### Spatial reasoning question data
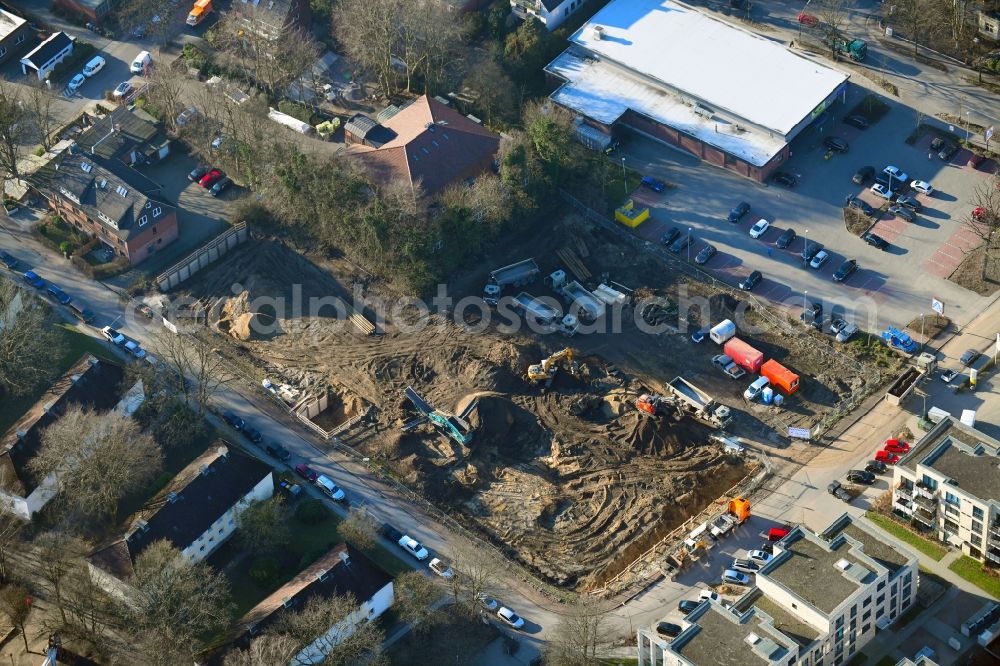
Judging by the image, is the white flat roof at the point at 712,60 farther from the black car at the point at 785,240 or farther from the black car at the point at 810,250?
the black car at the point at 810,250

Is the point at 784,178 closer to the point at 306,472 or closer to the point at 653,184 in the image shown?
the point at 653,184

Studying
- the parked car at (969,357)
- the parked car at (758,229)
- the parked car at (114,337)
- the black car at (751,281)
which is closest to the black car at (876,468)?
the parked car at (969,357)

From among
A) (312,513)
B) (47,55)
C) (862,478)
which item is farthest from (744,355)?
(47,55)

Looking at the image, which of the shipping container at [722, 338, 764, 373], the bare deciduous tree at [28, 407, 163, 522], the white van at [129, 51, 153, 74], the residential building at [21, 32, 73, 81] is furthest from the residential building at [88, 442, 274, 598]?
the residential building at [21, 32, 73, 81]

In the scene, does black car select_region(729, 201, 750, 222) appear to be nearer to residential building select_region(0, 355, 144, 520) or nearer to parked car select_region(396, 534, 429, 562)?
parked car select_region(396, 534, 429, 562)

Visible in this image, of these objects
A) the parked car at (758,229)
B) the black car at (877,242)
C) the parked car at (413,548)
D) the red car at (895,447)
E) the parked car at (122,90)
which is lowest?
the parked car at (413,548)

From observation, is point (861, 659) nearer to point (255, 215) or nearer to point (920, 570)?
point (920, 570)

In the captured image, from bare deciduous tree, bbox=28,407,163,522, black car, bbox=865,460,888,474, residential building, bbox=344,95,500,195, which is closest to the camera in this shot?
bare deciduous tree, bbox=28,407,163,522
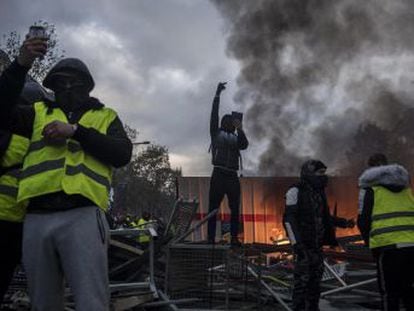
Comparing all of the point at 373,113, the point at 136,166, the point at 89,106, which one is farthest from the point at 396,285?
the point at 136,166

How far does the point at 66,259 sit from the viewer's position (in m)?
3.01

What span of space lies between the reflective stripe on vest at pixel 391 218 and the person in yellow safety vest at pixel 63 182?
137 inches

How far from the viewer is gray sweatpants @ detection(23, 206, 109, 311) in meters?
2.98

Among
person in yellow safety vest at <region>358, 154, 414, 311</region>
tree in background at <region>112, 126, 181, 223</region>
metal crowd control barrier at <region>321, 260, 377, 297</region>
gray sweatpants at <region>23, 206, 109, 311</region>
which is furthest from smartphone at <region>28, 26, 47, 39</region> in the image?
tree in background at <region>112, 126, 181, 223</region>

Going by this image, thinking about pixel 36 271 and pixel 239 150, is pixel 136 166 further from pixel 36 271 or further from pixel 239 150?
pixel 36 271


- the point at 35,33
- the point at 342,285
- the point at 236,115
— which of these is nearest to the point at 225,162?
the point at 236,115

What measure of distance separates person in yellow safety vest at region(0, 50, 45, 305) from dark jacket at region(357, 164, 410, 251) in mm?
3803

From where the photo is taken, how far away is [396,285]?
5.66 m

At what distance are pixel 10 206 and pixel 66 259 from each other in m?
0.76

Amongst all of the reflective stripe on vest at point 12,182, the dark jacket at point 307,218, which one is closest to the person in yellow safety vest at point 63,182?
the reflective stripe on vest at point 12,182

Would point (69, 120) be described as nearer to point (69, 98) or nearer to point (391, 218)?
point (69, 98)

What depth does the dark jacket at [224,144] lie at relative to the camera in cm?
873

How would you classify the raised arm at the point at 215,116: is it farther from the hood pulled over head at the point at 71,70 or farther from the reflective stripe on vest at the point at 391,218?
the hood pulled over head at the point at 71,70

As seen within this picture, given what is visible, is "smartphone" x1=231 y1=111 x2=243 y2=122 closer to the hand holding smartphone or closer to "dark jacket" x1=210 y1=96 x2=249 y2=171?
"dark jacket" x1=210 y1=96 x2=249 y2=171
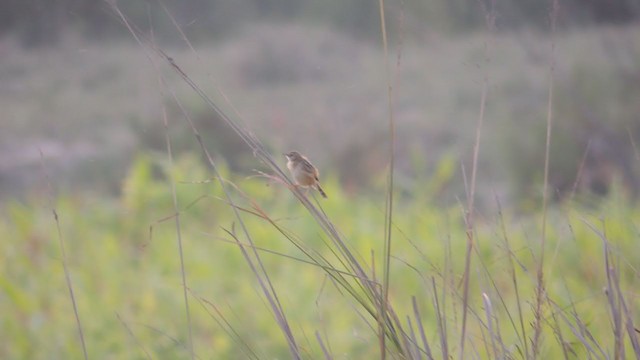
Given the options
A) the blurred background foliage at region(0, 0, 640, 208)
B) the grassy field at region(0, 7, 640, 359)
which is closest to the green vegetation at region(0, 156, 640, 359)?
the grassy field at region(0, 7, 640, 359)

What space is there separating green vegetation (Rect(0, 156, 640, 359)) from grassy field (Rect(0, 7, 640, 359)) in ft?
0.05

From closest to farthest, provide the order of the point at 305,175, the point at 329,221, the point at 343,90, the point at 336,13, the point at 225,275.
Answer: the point at 329,221 → the point at 305,175 → the point at 225,275 → the point at 336,13 → the point at 343,90

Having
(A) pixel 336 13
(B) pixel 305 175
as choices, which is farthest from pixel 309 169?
(A) pixel 336 13

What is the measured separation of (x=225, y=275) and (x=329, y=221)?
3161 millimetres

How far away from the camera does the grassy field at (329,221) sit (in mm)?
1812

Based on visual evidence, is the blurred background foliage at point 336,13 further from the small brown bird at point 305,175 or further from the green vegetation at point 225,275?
the green vegetation at point 225,275

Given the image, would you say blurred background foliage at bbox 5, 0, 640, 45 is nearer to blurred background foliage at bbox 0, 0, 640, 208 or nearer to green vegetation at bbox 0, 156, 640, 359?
blurred background foliage at bbox 0, 0, 640, 208

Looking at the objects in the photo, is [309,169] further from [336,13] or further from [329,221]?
[336,13]

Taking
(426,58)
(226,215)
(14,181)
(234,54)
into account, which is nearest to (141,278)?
(226,215)

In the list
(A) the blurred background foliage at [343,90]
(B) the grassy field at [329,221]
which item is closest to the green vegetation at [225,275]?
(B) the grassy field at [329,221]

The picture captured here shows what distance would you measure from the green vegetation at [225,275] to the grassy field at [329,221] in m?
0.02

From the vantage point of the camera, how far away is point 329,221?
1.61m

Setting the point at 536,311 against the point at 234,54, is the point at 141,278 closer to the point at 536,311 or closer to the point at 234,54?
the point at 536,311

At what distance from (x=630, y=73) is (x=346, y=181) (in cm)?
343
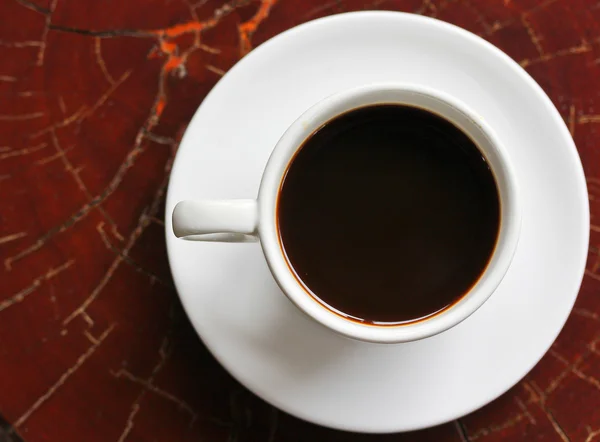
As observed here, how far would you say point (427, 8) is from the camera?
1024 mm

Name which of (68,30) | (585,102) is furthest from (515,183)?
(68,30)

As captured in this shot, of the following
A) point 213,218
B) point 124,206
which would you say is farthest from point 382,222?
point 124,206

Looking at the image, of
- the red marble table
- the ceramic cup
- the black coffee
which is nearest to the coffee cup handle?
the ceramic cup

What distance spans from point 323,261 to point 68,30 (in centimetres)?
65

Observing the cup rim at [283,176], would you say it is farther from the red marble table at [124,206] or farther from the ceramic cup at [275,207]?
the red marble table at [124,206]

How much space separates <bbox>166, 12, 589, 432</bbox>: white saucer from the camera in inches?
33.5

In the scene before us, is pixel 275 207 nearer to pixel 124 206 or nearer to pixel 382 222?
pixel 382 222

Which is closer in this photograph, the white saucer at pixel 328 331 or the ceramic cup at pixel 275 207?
the ceramic cup at pixel 275 207

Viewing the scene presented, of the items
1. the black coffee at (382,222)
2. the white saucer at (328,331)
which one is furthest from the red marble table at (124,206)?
the black coffee at (382,222)

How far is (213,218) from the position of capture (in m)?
0.66

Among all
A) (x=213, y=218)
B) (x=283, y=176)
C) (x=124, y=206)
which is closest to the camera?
(x=213, y=218)

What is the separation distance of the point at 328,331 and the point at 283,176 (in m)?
0.26

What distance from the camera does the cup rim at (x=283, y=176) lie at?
0.72 metres

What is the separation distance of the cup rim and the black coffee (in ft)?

### Instruction
Pictures stay out; reproduce every line of the records exactly.

### Exercise answer
Judging by the image, is the white flat roof at the point at 712,60 farther from the black car at the point at 785,240 or farther from the black car at the point at 810,250?
the black car at the point at 810,250

Is the point at 784,178 closer to the point at 306,472 or closer to the point at 653,184 in the image shown?
the point at 653,184

Studying
- the parked car at (969,357)
- the parked car at (758,229)
- the parked car at (114,337)
- the black car at (751,281)
which is closest to the black car at (876,468)?
the parked car at (969,357)

From among
A) (312,513)
B) (47,55)
C) (862,478)
which item is farthest from (744,355)?
(47,55)

Looking at the image, which of the shipping container at [722, 338, 764, 373], the bare deciduous tree at [28, 407, 163, 522], the white van at [129, 51, 153, 74], the residential building at [21, 32, 73, 81] is furthest from the residential building at [88, 442, 274, 598]?
the residential building at [21, 32, 73, 81]

In the scene, does black car select_region(729, 201, 750, 222) appear to be nearer to residential building select_region(0, 355, 144, 520) or nearer to parked car select_region(396, 534, 429, 562)?
parked car select_region(396, 534, 429, 562)

Visible in this image, of these objects
A) the parked car at (758,229)
B) the black car at (877,242)
C) the parked car at (413,548)
D) the red car at (895,447)
E) the parked car at (122,90)
which is lowest?
the parked car at (413,548)

From observation, is point (861, 659) nearer to point (255, 215) or nearer to point (920, 570)?
point (920, 570)

In the captured image, from bare deciduous tree, bbox=28,407,163,522, black car, bbox=865,460,888,474, residential building, bbox=344,95,500,195, which is closest to the camera in this shot?
bare deciduous tree, bbox=28,407,163,522
Comparing all of the point at 373,113, the point at 136,166, the point at 89,106, which one is farthest from the point at 396,285?
the point at 136,166

How far does the point at 66,259 sit from the viewer's position (in m)?
3.01

What span of space lies between the reflective stripe on vest at pixel 391 218 and the person in yellow safety vest at pixel 63 182?
137 inches

How far from the viewer is gray sweatpants @ detection(23, 206, 109, 311) in meters?
2.98

Among
person in yellow safety vest at <region>358, 154, 414, 311</region>
tree in background at <region>112, 126, 181, 223</region>
metal crowd control barrier at <region>321, 260, 377, 297</region>
gray sweatpants at <region>23, 206, 109, 311</region>
which is furthest from smartphone at <region>28, 26, 47, 39</region> in the image?
tree in background at <region>112, 126, 181, 223</region>

Going by this image, thinking about pixel 36 271 and pixel 239 150, is pixel 136 166 further from pixel 36 271 or further from pixel 239 150?
pixel 36 271


- the point at 35,33
- the point at 342,285
- the point at 236,115
— which of these is nearest to the point at 225,162?
the point at 236,115

What measure of distance separates person in yellow safety vest at region(0, 50, 45, 305) from dark jacket at region(357, 164, 410, 251) in mm?
3803

From where the photo is taken, how far away is [396,285]?
5.66 m

At what distance are pixel 10 206 and pixel 66 259 from each other in m?
0.76

Amongst all of the reflective stripe on vest at point 12,182, the dark jacket at point 307,218, which one is closest to the person in yellow safety vest at point 63,182?
the reflective stripe on vest at point 12,182

Would point (69, 120) be described as nearer to point (69, 98) or nearer to point (391, 218)?
point (69, 98)

What depth does the dark jacket at [224,144] lie at relative to the camera in cm?
873

How would you classify the raised arm at the point at 215,116: is it farther from the hood pulled over head at the point at 71,70 or farther from the reflective stripe on vest at the point at 391,218?
the hood pulled over head at the point at 71,70

As seen within this picture, given what is visible, is "smartphone" x1=231 y1=111 x2=243 y2=122 closer to the hand holding smartphone or closer to "dark jacket" x1=210 y1=96 x2=249 y2=171?
"dark jacket" x1=210 y1=96 x2=249 y2=171
Given the options
A) the blurred background foliage at region(0, 0, 640, 208)
B) the grassy field at region(0, 7, 640, 359)
which is closest to the green vegetation at region(0, 156, 640, 359)?
the grassy field at region(0, 7, 640, 359)

What space is there separating green vegetation (Rect(0, 156, 640, 359)) from grassy field (Rect(0, 7, 640, 359)) in ft?
0.05

From closest to farthest, provide the order of the point at 305,175, the point at 329,221, the point at 343,90, the point at 336,13, the point at 225,275.
Answer: the point at 329,221 → the point at 305,175 → the point at 225,275 → the point at 336,13 → the point at 343,90

Having
(A) pixel 336 13
(B) pixel 305 175
as choices, which is farthest from pixel 309 169?
(A) pixel 336 13

What is the measured separation of (x=225, y=275) and (x=329, y=221)?
3161 millimetres

How far away from the camera does the grassy field at (329,221) sit (in mm)?
1812

Based on visual evidence, is the blurred background foliage at point 336,13 further from the small brown bird at point 305,175 or further from the green vegetation at point 225,275?
the green vegetation at point 225,275

Given the image, would you say blurred background foliage at bbox 5, 0, 640, 45 is nearer to blurred background foliage at bbox 0, 0, 640, 208 or nearer to green vegetation at bbox 0, 156, 640, 359?
blurred background foliage at bbox 0, 0, 640, 208

Looking at the objects in the photo, is [309,169] further from [336,13] or further from [329,221]?
[336,13]

Taking
(426,58)
(226,215)
(14,181)
(234,54)
into account, which is nearest to (141,278)?
(226,215)

In the list
(A) the blurred background foliage at [343,90]
(B) the grassy field at [329,221]
which item is closest to the green vegetation at [225,275]?
(B) the grassy field at [329,221]

The picture captured here shows what distance would you measure from the green vegetation at [225,275] to the grassy field at [329,221] in m?
0.02

From the vantage point of the camera, how far away is point 329,221?
1.61m

Setting the point at 536,311 against the point at 234,54, is the point at 141,278 closer to the point at 536,311 or closer to the point at 234,54?
the point at 536,311

At what distance from (x=630, y=73) is (x=346, y=181) (in cm)?
343
As observed here, how far would you say point (427, 8) is from the camera?
1024 mm

Name which of (68,30) | (585,102) is furthest from (515,183)?
(68,30)

As captured in this shot, of the following
A) point 213,218
B) point 124,206
which would you say is farthest from point 382,222?
point 124,206

Looking at the image, of
- the red marble table
- the ceramic cup
- the black coffee
which is nearest to the coffee cup handle?
the ceramic cup

What distance spans from point 323,261 to point 68,30 (in centimetres)?
65

Observing the cup rim at [283,176], would you say it is farther from the red marble table at [124,206] or farther from the ceramic cup at [275,207]?
the red marble table at [124,206]

How much space separates <bbox>166, 12, 589, 432</bbox>: white saucer from the camera in inches?
33.5

In the scene before us, is pixel 275 207 nearer to pixel 124 206 or nearer to pixel 382 222?
pixel 382 222

Which is closer in this photograph, the white saucer at pixel 328 331 or the ceramic cup at pixel 275 207?
the ceramic cup at pixel 275 207

Viewing the scene presented, of the items
1. the black coffee at (382,222)
2. the white saucer at (328,331)
which one is furthest from the red marble table at (124,206)?
the black coffee at (382,222)

How far is (213,218) from the position of capture (in m)?
0.66

Among all
A) (x=213, y=218)
B) (x=283, y=176)
C) (x=124, y=206)
which is closest to the camera?
(x=213, y=218)

What is the separation distance of the point at 328,331 and the point at 283,176 (in m)?
0.26

What distance from the camera does the cup rim at (x=283, y=176) lie at?
0.72 metres

What is the separation distance of the cup rim and the black coffee (in ft)?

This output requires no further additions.